There are basically three layers to the Cloud that are used differently based on what they offer. The first layer is Infrastructure as a Service (IaaS) which offers virtual systems that can be connected using internet. The second layer is Platform as a Service (PaaS) which is a proof model for running applications without the hassle of maintaining the hardware and software infrastructure at the company. The last layer is Software as a Service(SaaS) which is a delivering way of application as a service. Using this layer, one is not obliged to install and maintain software [13].

Nowadays, user requirements are becoming more and more complex that sometimes, a single Cloud business service cannot meet user requests. It needs to communicate and to be combined with other business services to respond to user demands. In this case, we are treating the composition mechanism in Cloud computing, an already discussed issue in our previous works [3, 4].

The challenge with these composite Cloud services is that they should be elastic [6]. Indeed, elasticity is one of the most important characteristic that Cloud computing offers to its users. More precisely, it allows the providers to adapt in term of numbers to the user demands in a transparent way. We distinguish two types of elasticity. The first type is vertical elasticity which is related to the scaling up or down of resources of a specific Cloud service without modifying its number (e.g.: the power or the capacity of servers). The second type is horizontal elasticity which is related to the removing or the adding of Cloud service instances. In our work, we are interested in horizontal elasticity. More precisely, in horizontal elasticity type, when the number of user demands for the CCBS increases, the provider has to replicate as many copies of service instances as this number. Similarly, when the number of user demands decreases, the provider has to delete the unused copies of service instances. Replicating and deleting actions are done according to an elasticity-strategy.

Executing elasticity strategies on composite Cloud business service does not necessarily imply the replication or the deleting of the whole composite service. Indeed, according to some indicators, we can apply these operations on only some of the services involved in the composition. This gives birth to a system composed of different services that interconnect and communicate between each other. Users access should be well organised so that the system will not suffer from some problems such as deadlock, conflit, etc.

Let’s also note that when applying and choosing an elasticity strategy, one has to take into account two major factors which are: the deadline parameter specified by the user and the gained cost for the Cloud provider. Indeed, on the one hand, SLA has to be ensured. More particularly, when applying an elasticity strategy, we have to check that the deadline is not violated so the provider does not pay a penalty. On the other hand, we should make sure that the elasticity maximizes the cost gained by the provider. This leads to the use of what is known by “cost-effective elasticity strategy”.

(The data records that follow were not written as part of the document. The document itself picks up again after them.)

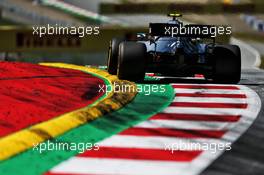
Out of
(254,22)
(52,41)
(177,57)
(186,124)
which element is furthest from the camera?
(254,22)

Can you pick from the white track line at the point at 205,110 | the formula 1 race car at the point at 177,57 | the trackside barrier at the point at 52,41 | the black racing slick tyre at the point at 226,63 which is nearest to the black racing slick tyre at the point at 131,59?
the formula 1 race car at the point at 177,57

It is in this context that our work is oriented. Indeed, we propose to check the validity of the model obtained when executing cost-effective elasticity strategies on composite Cloud business services. This model should ensure the non-violence of the user deadline constraint. To do so, we use formal modelling. More precisely, we use Coloured Petri nets (CPN) [8]. CPN allow us to assign time and data information to each service, so that we can assign cost to each service. Besides, CPN offers us the possibility to differentiate between multiple users. Indeed, coloured tokens are associated with data that could be used as specific ID for each user.

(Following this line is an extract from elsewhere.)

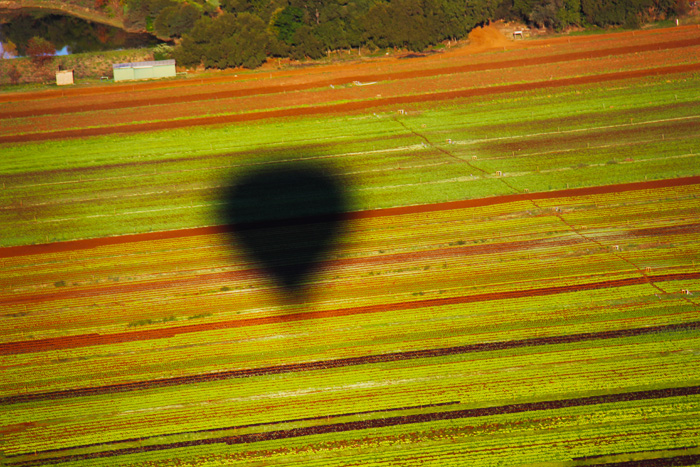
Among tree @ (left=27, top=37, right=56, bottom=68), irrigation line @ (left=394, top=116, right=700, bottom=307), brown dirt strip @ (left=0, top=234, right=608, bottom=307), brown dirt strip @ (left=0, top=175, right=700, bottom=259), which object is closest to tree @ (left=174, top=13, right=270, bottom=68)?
tree @ (left=27, top=37, right=56, bottom=68)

The reminder of this paper is structured as follows. We start the Sect. 2 with presenting the system model by giving some important definitions. Then, we give a motivation example based on two existing strategies. Then, we move to the Sect. 3 to model the elasticity strategy using CPN tool [14]. Also, in this section, an algorithm of generation of CCBS model in CPN is detailed. To valid this model, we check some properties detailed in Sect. 4. Afterwards, we refer, in Sect. 5, to related works. In Sect. 6, we present conclusions and expose some future works.

2 Cost-Effective Elasticity Strategy of Composite Cloud Business Services

Cloud services should be characterized by one of the most important benefic offered by the Cloud computing which is: elasticity. In fact, by rapid elasticity, the Cloud can dynamically allocate or deallocate resources based on the customer configurations [6]. As we already mentioned, this work focuses on horizontal elasticity.

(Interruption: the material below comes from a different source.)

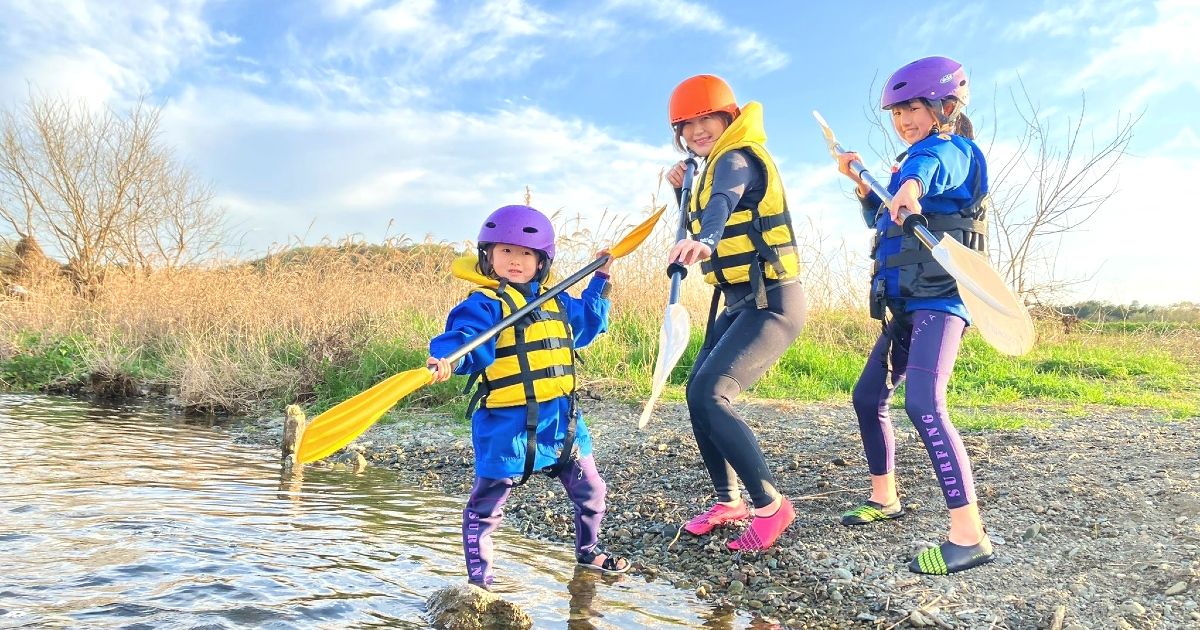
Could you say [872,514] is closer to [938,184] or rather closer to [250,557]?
[938,184]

Horizontal elasticity of composite Cloud business services means adapting the number of this composite service to the number of user demands. Many indicators exist to help the provider know when to apply the elasticity strategy namely: the number of user demands, the maximum/minimum number of active sessions, number of user request per unit of time, etc. In our work, we are interested in elasticity strategies that are based on these two indicators:

  • the maximum and minimum number of user demands that each service can hold.

  • the cost gained when applying the elasticity strategy.

2.1 System Model

Ensuring the elasticity of composite Cloud business services is an important and necessary step. To do so, many strategies have been proposed. To execute the necessary actions, most of them are based on the number of users accessing the CCBS as an elasticity indicator. However, we are interested in ones that add the cost factor when deciding to process these actions.

In this section, we give some important definitions.

Definition 1

(CBS definition): A \(CBS_i\) is defined with the tuple (\(name_i, max\)-\(thres_i,min\)-\(thres_i, Resp\)-\(T_i, cost_i, Rep\)-\(Cost_i\)) where:

  • \(name_i\): is the name of \(CBS_i\)

  • max-\(thres_i\): is the maximum threshold of \(CBS_i\)

  • min-\(thres_i\): is the minimum threshold of \(CBS_i\)

  • Resp-\(T_i\): is the response time of \(CBS_i\)

  • \(cost_i\): is the cost of the \(CBS_i\)

  • Rep-\(Cost_i\): is the cost of replication action of the \(CBS_i\)

Definition 2

(CCBS definition): A \(CCBS_0\) is a combination of n \(CBS_{oi}\) ; where \(i\in {1..n}\) ; and has the following structure:

$$\begin{aligned} CCBS_0&=(CBS_{01}, CBS_{02},...,CBS_{0n})\\&=(<name_{01},max - thres_{01},min -thres_{01},Resp -T_{01}, cost_{01},\\&\quad Rep-Cost_{01}> ,...,<name_{0n},max - thres_{0n},min - thres_{0n}, \\&\quad Resp-T_{0n},cost_{0n}, Rep-Cost_{0n}>) \end{aligned}$$

Definition 3

(CCBS’s response time): The response time of one \(CCBS_i\), noted by Resp-\(T_i\), is the sum of the response time of all its CBSs. It is defined as follows:

$$ Resp\mathrm {-}T_i=\sum _{j=1}^n{Resp\mathrm {-}T_{ij}} ~ ;$$

Where n is the number of CBSs that compose the CCBS.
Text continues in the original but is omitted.